>> Begin
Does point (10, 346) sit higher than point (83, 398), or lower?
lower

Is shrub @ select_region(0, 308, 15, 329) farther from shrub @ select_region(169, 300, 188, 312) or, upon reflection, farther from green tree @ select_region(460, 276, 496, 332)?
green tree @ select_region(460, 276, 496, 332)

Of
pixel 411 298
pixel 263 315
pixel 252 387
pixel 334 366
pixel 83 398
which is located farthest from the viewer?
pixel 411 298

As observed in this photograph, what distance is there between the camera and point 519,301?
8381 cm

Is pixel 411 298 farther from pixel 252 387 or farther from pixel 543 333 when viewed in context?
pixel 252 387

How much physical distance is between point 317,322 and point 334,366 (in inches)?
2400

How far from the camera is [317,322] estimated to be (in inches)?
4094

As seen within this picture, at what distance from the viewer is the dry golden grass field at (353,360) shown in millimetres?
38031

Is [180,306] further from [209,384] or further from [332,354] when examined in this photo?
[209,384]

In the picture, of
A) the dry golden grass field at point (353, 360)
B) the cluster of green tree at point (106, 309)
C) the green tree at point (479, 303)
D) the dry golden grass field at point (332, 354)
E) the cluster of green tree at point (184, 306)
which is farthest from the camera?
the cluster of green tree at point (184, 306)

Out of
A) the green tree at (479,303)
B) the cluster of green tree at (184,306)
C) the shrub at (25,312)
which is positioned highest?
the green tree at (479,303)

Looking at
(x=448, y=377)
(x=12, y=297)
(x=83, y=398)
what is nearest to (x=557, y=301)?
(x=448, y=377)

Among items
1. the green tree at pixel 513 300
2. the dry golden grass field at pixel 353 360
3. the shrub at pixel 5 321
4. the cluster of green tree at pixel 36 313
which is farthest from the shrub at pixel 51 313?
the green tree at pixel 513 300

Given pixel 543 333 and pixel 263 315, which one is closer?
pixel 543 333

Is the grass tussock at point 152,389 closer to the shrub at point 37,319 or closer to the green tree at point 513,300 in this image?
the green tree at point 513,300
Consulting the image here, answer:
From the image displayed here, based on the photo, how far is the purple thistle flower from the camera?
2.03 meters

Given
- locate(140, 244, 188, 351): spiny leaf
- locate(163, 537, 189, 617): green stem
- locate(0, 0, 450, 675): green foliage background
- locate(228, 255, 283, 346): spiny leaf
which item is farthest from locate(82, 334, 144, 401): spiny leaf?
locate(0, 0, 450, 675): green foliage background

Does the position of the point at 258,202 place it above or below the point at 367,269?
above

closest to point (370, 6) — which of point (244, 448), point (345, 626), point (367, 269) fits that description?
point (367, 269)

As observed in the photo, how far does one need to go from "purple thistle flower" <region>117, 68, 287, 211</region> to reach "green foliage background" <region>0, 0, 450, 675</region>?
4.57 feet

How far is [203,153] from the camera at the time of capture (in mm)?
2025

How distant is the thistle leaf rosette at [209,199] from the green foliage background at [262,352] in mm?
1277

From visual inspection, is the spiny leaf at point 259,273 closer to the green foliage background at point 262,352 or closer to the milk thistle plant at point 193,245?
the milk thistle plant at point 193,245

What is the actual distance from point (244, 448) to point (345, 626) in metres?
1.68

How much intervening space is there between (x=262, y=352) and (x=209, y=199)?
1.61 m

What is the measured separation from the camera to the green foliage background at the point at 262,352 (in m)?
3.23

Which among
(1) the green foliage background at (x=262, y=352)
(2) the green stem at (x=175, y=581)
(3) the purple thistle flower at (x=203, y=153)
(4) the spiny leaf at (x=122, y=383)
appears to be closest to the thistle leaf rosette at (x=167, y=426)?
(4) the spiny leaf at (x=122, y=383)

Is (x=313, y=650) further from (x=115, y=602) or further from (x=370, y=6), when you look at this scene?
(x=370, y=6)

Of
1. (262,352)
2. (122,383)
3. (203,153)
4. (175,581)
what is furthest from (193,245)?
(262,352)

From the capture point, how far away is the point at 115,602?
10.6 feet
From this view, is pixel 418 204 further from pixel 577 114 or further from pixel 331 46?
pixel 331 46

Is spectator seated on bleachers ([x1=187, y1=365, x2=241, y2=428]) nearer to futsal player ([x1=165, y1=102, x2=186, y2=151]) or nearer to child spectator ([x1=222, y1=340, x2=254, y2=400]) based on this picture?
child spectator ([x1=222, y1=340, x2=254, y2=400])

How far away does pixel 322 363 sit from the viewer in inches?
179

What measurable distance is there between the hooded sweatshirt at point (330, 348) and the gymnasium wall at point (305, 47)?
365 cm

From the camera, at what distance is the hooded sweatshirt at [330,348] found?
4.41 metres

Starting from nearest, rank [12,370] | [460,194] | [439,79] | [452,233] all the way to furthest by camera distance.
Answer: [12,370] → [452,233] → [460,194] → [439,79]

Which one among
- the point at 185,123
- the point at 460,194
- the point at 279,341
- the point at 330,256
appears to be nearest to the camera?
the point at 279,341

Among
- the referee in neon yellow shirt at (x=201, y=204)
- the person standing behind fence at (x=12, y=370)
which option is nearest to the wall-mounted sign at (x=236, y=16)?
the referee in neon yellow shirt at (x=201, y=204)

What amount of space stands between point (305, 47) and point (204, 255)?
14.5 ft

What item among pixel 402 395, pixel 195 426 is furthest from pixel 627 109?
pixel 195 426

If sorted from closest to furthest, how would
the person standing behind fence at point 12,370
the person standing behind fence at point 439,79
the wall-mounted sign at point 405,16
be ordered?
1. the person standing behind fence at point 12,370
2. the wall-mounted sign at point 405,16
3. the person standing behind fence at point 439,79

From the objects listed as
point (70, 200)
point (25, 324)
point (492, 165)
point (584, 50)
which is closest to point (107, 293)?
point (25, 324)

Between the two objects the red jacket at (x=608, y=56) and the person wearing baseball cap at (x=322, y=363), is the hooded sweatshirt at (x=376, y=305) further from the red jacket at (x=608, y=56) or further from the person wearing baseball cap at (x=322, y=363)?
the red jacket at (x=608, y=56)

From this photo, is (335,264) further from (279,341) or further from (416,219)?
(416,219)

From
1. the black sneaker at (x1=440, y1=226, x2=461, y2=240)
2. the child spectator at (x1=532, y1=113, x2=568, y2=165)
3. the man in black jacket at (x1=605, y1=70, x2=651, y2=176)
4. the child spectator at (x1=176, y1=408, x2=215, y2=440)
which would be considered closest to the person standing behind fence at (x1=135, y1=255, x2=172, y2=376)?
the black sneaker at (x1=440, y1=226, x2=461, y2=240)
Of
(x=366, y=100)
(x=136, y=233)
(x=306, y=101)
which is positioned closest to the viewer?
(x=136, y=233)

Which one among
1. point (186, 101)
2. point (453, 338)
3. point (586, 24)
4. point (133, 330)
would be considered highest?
>> End
TASK PROMPT — Please change "farthest" to "furthest" throughout the records above and leave everything else as it is.

REPLY TO THE TASK —
Does point (10, 346) sit higher than point (83, 398), or lower?
lower

Is shrub @ select_region(0, 308, 15, 329) farther from shrub @ select_region(169, 300, 188, 312) or, upon reflection, farther from green tree @ select_region(460, 276, 496, 332)?
green tree @ select_region(460, 276, 496, 332)

Of
pixel 411 298
pixel 263 315
pixel 252 387
pixel 334 366
pixel 83 398
which is located furthest from the viewer?
pixel 411 298

As observed in this photograph, what distance is there between the camera and point 519,301?
8381 cm

Is pixel 411 298 farther from pixel 252 387 or farther from pixel 543 333 when viewed in context?
pixel 252 387

How much physical distance is between point 317,322 and point 334,366 (in inches)?
2400

How far from the camera is [317,322] estimated to be (in inches)?
4094

As seen within this picture, at what distance from the viewer is the dry golden grass field at (353,360) shown in millimetres?
38031

Is [180,306] further from [209,384] or further from [332,354] when examined in this photo?
[209,384]

In the picture, of
A) the dry golden grass field at point (353, 360)
B) the cluster of green tree at point (106, 309)
C) the green tree at point (479, 303)
D) the dry golden grass field at point (332, 354)
E) the cluster of green tree at point (184, 306)
which is furthest from the camera?
the cluster of green tree at point (184, 306)

Out of
A) the green tree at (479,303)
B) the cluster of green tree at (184,306)
C) the shrub at (25,312)
which is positioned highest?
the green tree at (479,303)

Looking at
(x=448, y=377)
(x=12, y=297)
(x=83, y=398)
what is nearest to (x=557, y=301)?
(x=448, y=377)

Among items
1. the green tree at pixel 513 300
2. the dry golden grass field at pixel 353 360
3. the shrub at pixel 5 321
4. the cluster of green tree at pixel 36 313
which is furthest from the shrub at pixel 51 313?
the green tree at pixel 513 300

Given pixel 543 333 and pixel 263 315, which one is closer?
pixel 543 333

Is the grass tussock at point 152,389 closer to the shrub at point 37,319 or closer to the green tree at point 513,300 in this image?
the green tree at point 513,300
Consulting the image here, answer:
From the image displayed here, based on the photo, how far is the purple thistle flower from the camera?
2.03 meters

Given
- locate(140, 244, 188, 351): spiny leaf
- locate(163, 537, 189, 617): green stem
- locate(0, 0, 450, 675): green foliage background
- locate(228, 255, 283, 346): spiny leaf
which item is furthest from locate(82, 334, 144, 401): spiny leaf?
locate(0, 0, 450, 675): green foliage background

Does the position of the point at 258,202 place it above or below the point at 367,269?
above

closest to point (370, 6) — which of point (244, 448), point (345, 626), point (367, 269) fits that description?
point (367, 269)

As observed in the photo, how far does one need to go from "purple thistle flower" <region>117, 68, 287, 211</region> to reach "green foliage background" <region>0, 0, 450, 675</region>?
4.57 feet

How far is [203,153] from the camera at the time of capture (in mm)?
2025

How distant is the thistle leaf rosette at [209,199] from the green foliage background at [262,352] in mm?
1277

From visual inspection, is the spiny leaf at point 259,273 closer to the green foliage background at point 262,352 or closer to the milk thistle plant at point 193,245?
the milk thistle plant at point 193,245

What is the actual distance from point (244, 448) to point (345, 626) in metres?
1.68

How much intervening space is there between (x=262, y=352) and (x=209, y=199)?
1.61 m

What is the measured separation from the camera to the green foliage background at the point at 262,352 (in m)?
3.23

Which among
(1) the green foliage background at (x=262, y=352)
(2) the green stem at (x=175, y=581)
(3) the purple thistle flower at (x=203, y=153)
(4) the spiny leaf at (x=122, y=383)
appears to be closest to the thistle leaf rosette at (x=167, y=426)?
(4) the spiny leaf at (x=122, y=383)

Is (x=313, y=650) further from (x=115, y=602) or further from (x=370, y=6), when you look at this scene?
(x=370, y=6)

Of
1. (262,352)
2. (122,383)
3. (203,153)
4. (175,581)
what is furthest from (193,245)?
(262,352)

From the capture point, how far away is the point at 115,602?
10.6 feet
From this view, is pixel 418 204 further from pixel 577 114 or further from pixel 331 46?
pixel 331 46

Is spectator seated on bleachers ([x1=187, y1=365, x2=241, y2=428]) nearer to futsal player ([x1=165, y1=102, x2=186, y2=151]) or nearer to child spectator ([x1=222, y1=340, x2=254, y2=400]) based on this picture?
child spectator ([x1=222, y1=340, x2=254, y2=400])

How far away does pixel 322 363 sit from the viewer in inches?
179

What measurable distance is there between the hooded sweatshirt at point (330, 348) and the gymnasium wall at point (305, 47)?
365 cm

From the camera, at what distance is the hooded sweatshirt at [330,348] found?
4.41 metres

Starting from nearest, rank [12,370] | [460,194] | [439,79] | [452,233] all the way to furthest by camera distance.
Answer: [12,370] → [452,233] → [460,194] → [439,79]

Which one among
- the point at 185,123
- the point at 460,194
- the point at 279,341
- the point at 330,256
appears to be nearest to the camera?
the point at 279,341

Among
- the referee in neon yellow shirt at (x=201, y=204)
- the person standing behind fence at (x=12, y=370)
which option is nearest to the wall-mounted sign at (x=236, y=16)?
the referee in neon yellow shirt at (x=201, y=204)

What amount of space stands between point (305, 47) and point (204, 255)?
14.5 ft

What item among pixel 402 395, pixel 195 426 is furthest from pixel 627 109?
pixel 195 426

If sorted from closest to furthest, how would
the person standing behind fence at point 12,370
the person standing behind fence at point 439,79
the wall-mounted sign at point 405,16
be ordered?
1. the person standing behind fence at point 12,370
2. the wall-mounted sign at point 405,16
3. the person standing behind fence at point 439,79

From the objects listed as
point (70, 200)
point (25, 324)
point (492, 165)
point (584, 50)
which is closest to point (107, 293)?
point (25, 324)

Between the two objects the red jacket at (x=608, y=56) and the person wearing baseball cap at (x=322, y=363), is the hooded sweatshirt at (x=376, y=305) further from the red jacket at (x=608, y=56) or further from the person wearing baseball cap at (x=322, y=363)?
the red jacket at (x=608, y=56)

From this photo, is (335,264) further from (279,341) or further from (416,219)?
(416,219)

From
1. the black sneaker at (x1=440, y1=226, x2=461, y2=240)
2. the child spectator at (x1=532, y1=113, x2=568, y2=165)
3. the man in black jacket at (x1=605, y1=70, x2=651, y2=176)
4. the child spectator at (x1=176, y1=408, x2=215, y2=440)
which would be considered closest to the person standing behind fence at (x1=135, y1=255, x2=172, y2=376)?
the black sneaker at (x1=440, y1=226, x2=461, y2=240)
Of
(x=366, y=100)
(x=136, y=233)
(x=306, y=101)
which is positioned closest to the viewer?
(x=136, y=233)

Which one among
1. point (186, 101)
2. point (453, 338)
3. point (586, 24)
4. point (133, 330)
would be considered highest?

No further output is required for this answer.